SELECTED EXTRACT:
This is my show, The Scott Horton Show.
I'm on Liberty Radio Network and at scotthorton.org.
Next up is our friend Patrick Coburn, Middle East correspondent for the London Independent, that's independent.co.uk, and author of the book Muqtada, who is going to be a part of this conversation, guarantee that.
Welcome back to the show, Patrick, how are you?
Pretty good, Scott.
Pretty good.
Good, good.
Happy to know you're safe and sound over there in the war zone, or soon to be again.
I guess, first of all, let's talk about, I believe your latest piece here is about Maliki and the prospect of government, of unity, national salvation, something or another.
I think he's agreed to one but refused the other.
Is there a difference?
What's happening with that?
I think it's kind of irrelevant, in a way, or at least it's not as big a deal as people say.
But one thing that's very obvious when you're in Baghdad, this country's already split apart.
You have the Kurdish north, which has just expanded, taken Kirkuk and other places.
That's defended by the Peshmerga, the Kurdish soldiers.
Then you have the sunny part, which is the Kurdish soldiers.
Then you have the sunny part, which is run by ISIS, these mad fanatics who want to kill all Shia and Christians, which is about 60% of Iraqis.
Then you have the Shia in Baghdad.
These countries, places have actually had war with each other.
To talk about unity and a unity government, it doesn't mean much, Scott.
It might have meant something five years ago, 10 years ago, but it's kind of irrelevant now.
Yeah, well, when they say what they're talking about mostly, I don't know, they tend to leave the Kurds out of most of these arguments, I guess, because they figure the Kurds are all right, so we'll worry about them later or something.
They seem mostly to focus on, well, we'll bring some Sunnis into the government.
But this was the benchmark of 2007 that never was met, this unity government.
Is it really that way?
There were Sunnis in the government, but the Sunni sort of political politicians got a share in the government and they got a share in the plunder.

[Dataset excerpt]

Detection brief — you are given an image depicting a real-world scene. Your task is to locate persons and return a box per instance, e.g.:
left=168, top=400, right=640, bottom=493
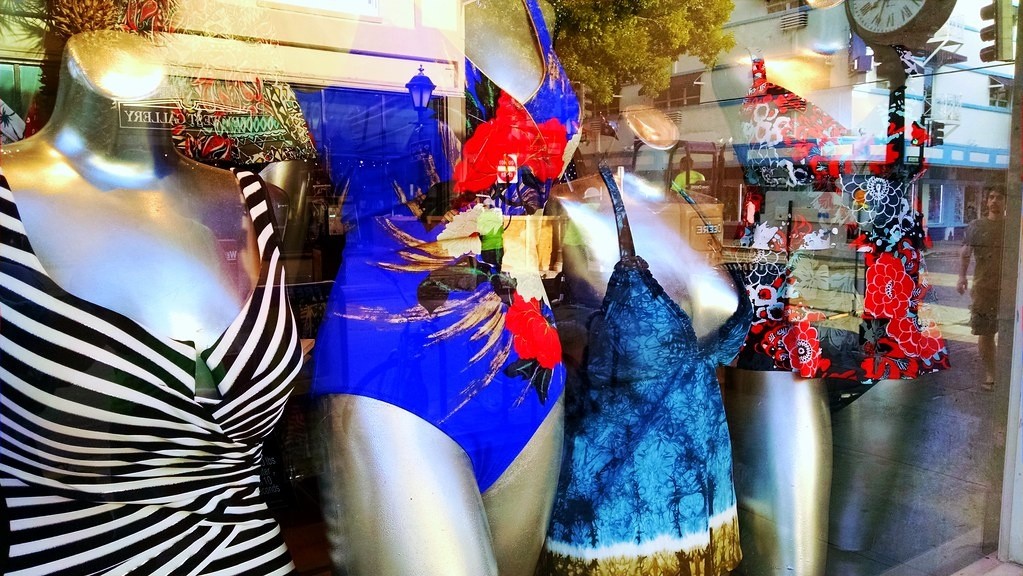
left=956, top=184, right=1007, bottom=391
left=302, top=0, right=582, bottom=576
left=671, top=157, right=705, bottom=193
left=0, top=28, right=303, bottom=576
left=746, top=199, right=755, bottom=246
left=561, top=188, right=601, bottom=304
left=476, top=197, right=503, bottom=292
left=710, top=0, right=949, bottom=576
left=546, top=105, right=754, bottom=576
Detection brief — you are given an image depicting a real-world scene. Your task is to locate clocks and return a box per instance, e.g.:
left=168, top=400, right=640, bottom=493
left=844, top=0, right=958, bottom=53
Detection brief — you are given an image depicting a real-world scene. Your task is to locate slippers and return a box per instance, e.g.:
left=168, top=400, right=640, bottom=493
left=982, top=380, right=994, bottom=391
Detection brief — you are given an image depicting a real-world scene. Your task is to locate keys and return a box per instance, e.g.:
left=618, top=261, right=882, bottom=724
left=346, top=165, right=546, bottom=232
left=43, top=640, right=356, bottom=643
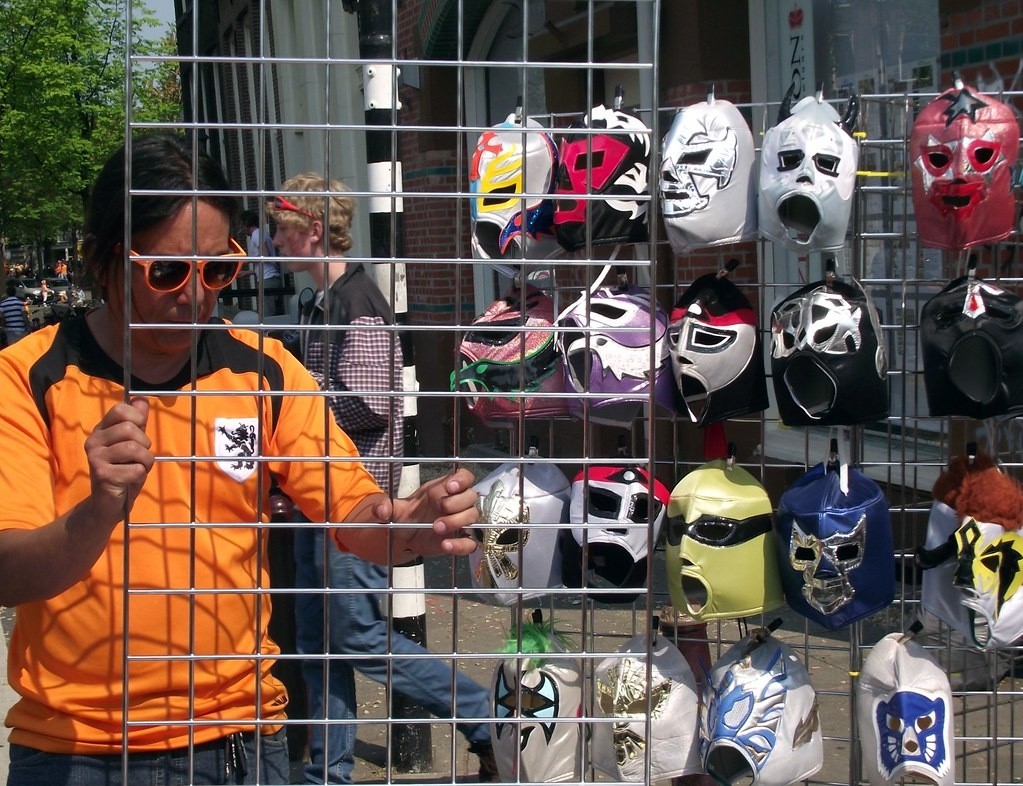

WRITTEN REQUEST 1: Rewrite the stretch of the interview from "Happy to know" through "60% of Iraqis.", switching "Peshmerga" to "Kurdish fighters".
WRITTEN REQUEST 2:
Answer these questions about the interview:
(a) Which newspaper does Patrick Coburn work for as Middle East correspondent?
(b) Which city is the Kurdish north said to have taken?
(c) In what year was the unity government set as a benchmark that was never met?
You won't need the entries for this.

FULL RESPONSE 1:
Happy to know you're safe and sound over there in the war zone, or soon to be again.
I guess, first of all, let's talk about, I believe your latest piece here is about Maliki and the prospect of government, of unity, national salvation, something or another.
I think he's agreed to one but refused the other.
Is there a difference?
What's happening with that?
I think it's kind of irrelevant, in a way, or at least it's not as big a deal as people say.
But one thing that's very obvious when you're in Baghdad, this country's already split apart.
You have the Kurdish north, which has just expanded, taken Kirkuk and other places.
That's defended by the Kurdish fighters, the Kurdish soldiers.
Then you have the sunny part, which is the Kurdish soldiers.
Then you have the sunny part, which is run by ISIS, these mad fanatics who want to kill all Shia and Christians, which is about 60% of Iraqis.

FULL RESPONSE 2:
(a) The London Independent
(b) Kirkuk
(c) 2007